* [Problem statement]
Copy each line of the records that contains the word "breeders".

(Stored data entries)
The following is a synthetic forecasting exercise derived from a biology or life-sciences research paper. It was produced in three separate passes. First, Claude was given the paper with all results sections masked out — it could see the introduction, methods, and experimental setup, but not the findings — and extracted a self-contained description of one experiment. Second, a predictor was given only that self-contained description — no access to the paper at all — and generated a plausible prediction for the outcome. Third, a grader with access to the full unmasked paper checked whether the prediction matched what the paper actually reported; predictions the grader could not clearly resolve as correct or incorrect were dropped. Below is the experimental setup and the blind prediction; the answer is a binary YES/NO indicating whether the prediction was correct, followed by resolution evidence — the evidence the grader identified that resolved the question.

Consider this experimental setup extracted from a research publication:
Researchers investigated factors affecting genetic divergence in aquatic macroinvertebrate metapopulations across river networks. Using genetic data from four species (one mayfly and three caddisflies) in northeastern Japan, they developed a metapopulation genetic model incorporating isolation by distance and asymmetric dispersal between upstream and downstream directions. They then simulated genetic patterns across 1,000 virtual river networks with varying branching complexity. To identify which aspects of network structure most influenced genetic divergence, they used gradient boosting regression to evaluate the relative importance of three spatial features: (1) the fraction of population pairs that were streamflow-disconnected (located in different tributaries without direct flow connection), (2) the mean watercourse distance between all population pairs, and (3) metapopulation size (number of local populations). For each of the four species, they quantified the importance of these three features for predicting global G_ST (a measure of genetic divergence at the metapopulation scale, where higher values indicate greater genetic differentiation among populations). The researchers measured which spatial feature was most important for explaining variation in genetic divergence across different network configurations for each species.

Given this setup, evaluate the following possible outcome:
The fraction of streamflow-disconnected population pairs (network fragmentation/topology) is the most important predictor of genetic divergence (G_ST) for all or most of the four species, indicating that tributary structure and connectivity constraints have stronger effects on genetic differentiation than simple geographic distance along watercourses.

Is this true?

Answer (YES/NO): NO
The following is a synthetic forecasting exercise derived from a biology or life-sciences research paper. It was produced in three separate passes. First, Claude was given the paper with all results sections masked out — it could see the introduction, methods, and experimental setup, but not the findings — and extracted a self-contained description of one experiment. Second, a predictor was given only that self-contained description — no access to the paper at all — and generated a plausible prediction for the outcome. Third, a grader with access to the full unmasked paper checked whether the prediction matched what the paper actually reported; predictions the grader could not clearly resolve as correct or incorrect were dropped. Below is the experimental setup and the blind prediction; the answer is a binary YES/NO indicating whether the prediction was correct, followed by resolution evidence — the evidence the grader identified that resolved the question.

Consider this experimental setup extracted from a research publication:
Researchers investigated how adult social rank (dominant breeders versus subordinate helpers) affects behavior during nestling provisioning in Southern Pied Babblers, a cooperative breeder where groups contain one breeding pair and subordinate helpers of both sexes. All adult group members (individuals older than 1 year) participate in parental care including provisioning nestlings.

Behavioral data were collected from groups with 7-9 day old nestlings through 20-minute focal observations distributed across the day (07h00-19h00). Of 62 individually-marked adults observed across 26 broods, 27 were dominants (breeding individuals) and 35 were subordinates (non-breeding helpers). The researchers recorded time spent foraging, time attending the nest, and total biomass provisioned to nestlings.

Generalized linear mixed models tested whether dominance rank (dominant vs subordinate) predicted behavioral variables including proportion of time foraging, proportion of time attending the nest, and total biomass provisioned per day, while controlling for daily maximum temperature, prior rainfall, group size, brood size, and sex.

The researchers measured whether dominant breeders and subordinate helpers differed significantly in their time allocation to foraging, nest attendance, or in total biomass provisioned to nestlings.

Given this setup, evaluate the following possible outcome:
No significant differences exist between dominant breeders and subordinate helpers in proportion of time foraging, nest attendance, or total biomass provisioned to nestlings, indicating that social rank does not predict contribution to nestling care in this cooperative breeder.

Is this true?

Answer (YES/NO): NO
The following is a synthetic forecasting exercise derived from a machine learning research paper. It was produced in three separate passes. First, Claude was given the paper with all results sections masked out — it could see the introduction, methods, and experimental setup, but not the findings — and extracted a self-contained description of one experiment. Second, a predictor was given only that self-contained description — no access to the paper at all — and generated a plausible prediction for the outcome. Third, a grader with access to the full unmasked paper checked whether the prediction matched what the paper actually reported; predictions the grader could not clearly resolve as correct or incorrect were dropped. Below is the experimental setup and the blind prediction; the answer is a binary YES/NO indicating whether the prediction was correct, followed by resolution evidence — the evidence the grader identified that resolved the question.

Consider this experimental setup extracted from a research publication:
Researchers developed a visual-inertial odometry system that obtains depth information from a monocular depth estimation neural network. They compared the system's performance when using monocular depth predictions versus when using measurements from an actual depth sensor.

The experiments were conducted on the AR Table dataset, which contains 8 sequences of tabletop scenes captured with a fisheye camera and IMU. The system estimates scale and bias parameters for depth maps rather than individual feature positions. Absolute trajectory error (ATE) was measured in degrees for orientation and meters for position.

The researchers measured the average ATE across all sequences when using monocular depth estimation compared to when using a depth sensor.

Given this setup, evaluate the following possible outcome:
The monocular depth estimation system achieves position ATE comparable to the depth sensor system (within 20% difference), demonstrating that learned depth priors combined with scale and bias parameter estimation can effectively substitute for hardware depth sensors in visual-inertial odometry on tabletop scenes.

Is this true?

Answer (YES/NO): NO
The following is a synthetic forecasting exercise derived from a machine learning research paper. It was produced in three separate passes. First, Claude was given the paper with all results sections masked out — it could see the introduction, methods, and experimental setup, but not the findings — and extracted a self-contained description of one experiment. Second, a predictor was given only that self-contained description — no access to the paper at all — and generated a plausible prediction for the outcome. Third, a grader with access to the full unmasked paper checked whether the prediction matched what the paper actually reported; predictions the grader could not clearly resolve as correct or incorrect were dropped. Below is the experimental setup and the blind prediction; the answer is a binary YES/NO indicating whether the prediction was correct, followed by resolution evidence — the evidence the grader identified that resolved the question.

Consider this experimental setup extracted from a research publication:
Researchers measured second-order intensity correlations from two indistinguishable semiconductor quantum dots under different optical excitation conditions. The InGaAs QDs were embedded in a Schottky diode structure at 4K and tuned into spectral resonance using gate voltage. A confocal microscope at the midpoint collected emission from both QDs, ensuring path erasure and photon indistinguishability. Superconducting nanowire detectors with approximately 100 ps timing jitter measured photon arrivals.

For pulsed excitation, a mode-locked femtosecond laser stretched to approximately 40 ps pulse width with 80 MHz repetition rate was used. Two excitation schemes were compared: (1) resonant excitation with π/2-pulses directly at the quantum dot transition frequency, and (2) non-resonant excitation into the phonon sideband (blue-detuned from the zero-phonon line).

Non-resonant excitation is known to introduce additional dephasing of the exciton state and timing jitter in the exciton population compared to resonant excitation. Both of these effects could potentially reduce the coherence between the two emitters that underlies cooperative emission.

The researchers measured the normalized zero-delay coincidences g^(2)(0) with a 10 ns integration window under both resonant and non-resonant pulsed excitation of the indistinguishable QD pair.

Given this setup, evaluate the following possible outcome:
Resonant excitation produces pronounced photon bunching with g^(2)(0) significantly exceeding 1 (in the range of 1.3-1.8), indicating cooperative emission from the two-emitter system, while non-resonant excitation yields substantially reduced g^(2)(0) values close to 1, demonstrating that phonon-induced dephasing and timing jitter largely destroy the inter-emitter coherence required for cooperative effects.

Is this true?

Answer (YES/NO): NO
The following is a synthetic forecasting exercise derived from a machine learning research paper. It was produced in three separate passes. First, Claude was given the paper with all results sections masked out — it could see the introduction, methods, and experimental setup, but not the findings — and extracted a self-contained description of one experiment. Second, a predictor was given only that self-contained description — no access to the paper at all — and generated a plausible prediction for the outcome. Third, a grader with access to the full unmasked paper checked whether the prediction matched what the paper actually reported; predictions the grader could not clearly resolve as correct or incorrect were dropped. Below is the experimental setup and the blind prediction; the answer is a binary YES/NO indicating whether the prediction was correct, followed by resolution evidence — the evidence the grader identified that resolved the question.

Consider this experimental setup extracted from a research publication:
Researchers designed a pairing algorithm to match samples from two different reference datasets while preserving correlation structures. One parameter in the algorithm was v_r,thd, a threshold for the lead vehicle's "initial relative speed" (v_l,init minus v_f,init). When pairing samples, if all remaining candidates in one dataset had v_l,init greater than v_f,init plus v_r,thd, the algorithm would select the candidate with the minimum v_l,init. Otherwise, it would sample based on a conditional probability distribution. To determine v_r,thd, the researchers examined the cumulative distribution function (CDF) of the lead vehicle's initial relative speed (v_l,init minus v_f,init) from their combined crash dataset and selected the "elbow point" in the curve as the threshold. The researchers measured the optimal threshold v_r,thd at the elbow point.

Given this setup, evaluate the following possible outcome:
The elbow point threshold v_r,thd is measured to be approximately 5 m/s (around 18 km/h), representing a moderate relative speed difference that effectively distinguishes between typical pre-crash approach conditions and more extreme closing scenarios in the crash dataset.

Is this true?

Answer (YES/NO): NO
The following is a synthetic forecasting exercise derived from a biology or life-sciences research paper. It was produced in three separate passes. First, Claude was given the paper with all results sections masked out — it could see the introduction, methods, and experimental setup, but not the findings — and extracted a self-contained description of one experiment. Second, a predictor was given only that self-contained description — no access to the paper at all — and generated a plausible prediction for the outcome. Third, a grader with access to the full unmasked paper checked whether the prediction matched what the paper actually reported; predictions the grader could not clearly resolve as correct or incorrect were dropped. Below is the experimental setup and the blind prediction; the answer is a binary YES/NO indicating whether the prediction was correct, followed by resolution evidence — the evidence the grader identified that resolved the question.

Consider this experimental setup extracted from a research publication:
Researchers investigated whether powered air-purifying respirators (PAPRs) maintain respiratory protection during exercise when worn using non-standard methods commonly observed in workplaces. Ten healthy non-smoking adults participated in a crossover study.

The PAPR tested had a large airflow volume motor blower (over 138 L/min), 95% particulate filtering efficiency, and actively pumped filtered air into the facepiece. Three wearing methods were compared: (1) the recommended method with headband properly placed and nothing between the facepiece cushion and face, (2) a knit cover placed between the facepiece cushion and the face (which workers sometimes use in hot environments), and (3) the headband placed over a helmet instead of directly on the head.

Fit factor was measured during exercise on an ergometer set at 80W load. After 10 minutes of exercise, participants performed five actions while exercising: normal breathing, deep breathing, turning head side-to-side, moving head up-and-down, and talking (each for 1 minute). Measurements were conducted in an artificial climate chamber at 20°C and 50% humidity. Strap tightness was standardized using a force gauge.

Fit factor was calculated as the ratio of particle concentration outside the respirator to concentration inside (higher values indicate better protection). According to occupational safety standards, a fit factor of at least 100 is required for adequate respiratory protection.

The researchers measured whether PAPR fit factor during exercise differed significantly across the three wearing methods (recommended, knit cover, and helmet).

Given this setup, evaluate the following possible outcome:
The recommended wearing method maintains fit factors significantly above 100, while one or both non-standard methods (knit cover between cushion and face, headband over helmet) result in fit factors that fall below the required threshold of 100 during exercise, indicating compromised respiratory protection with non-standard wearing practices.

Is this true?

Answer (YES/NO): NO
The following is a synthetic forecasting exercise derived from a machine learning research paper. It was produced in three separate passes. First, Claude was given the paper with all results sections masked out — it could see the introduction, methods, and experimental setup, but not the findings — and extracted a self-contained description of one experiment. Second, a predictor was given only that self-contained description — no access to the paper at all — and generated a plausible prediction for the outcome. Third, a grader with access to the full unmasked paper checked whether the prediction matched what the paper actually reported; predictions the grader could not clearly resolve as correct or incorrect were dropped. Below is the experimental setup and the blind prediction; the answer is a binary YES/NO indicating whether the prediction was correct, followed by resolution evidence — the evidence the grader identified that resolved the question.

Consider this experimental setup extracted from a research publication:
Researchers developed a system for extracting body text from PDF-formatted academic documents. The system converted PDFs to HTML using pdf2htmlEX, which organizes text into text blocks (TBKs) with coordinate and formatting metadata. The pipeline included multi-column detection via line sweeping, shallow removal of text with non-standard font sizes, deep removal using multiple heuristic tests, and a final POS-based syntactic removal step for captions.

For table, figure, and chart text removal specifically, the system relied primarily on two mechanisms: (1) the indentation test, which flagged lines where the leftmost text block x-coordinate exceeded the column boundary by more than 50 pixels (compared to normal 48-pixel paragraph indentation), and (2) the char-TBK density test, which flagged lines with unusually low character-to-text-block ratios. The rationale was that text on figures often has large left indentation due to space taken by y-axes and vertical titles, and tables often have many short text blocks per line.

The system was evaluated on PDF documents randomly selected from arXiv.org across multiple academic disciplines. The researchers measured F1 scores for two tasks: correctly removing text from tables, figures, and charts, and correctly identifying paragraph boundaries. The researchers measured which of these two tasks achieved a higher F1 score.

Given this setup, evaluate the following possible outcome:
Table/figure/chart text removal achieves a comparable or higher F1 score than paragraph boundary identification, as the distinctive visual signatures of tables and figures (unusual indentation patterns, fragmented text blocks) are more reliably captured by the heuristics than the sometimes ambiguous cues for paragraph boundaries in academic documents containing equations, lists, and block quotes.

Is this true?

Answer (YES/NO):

* [Completed exercise]
Researchers investigated how adult social rank (dominant breeders versus subordinate helpers) affects behavior during nestling provisioning in Southern Pied Babblers, a cooperative breeder where groups contain one breeding pair and subordinate helpers of both sexes. All adult group members (individuals older than 1 year) participate in parental care including provisioning nestlings.
The researchers measured whether dominant breeders and subordinate helpers differed significantly in their time allocation to foraging, nest attendance, or in total biomass provisioned to nestlings.
No significant differences exist between dominant breeders and subordinate helpers in proportion of time foraging, nest attendance, or total biomass provisioned to nestlings, indicating that social rank does not predict contribution to nestling care in this cooperative breeder.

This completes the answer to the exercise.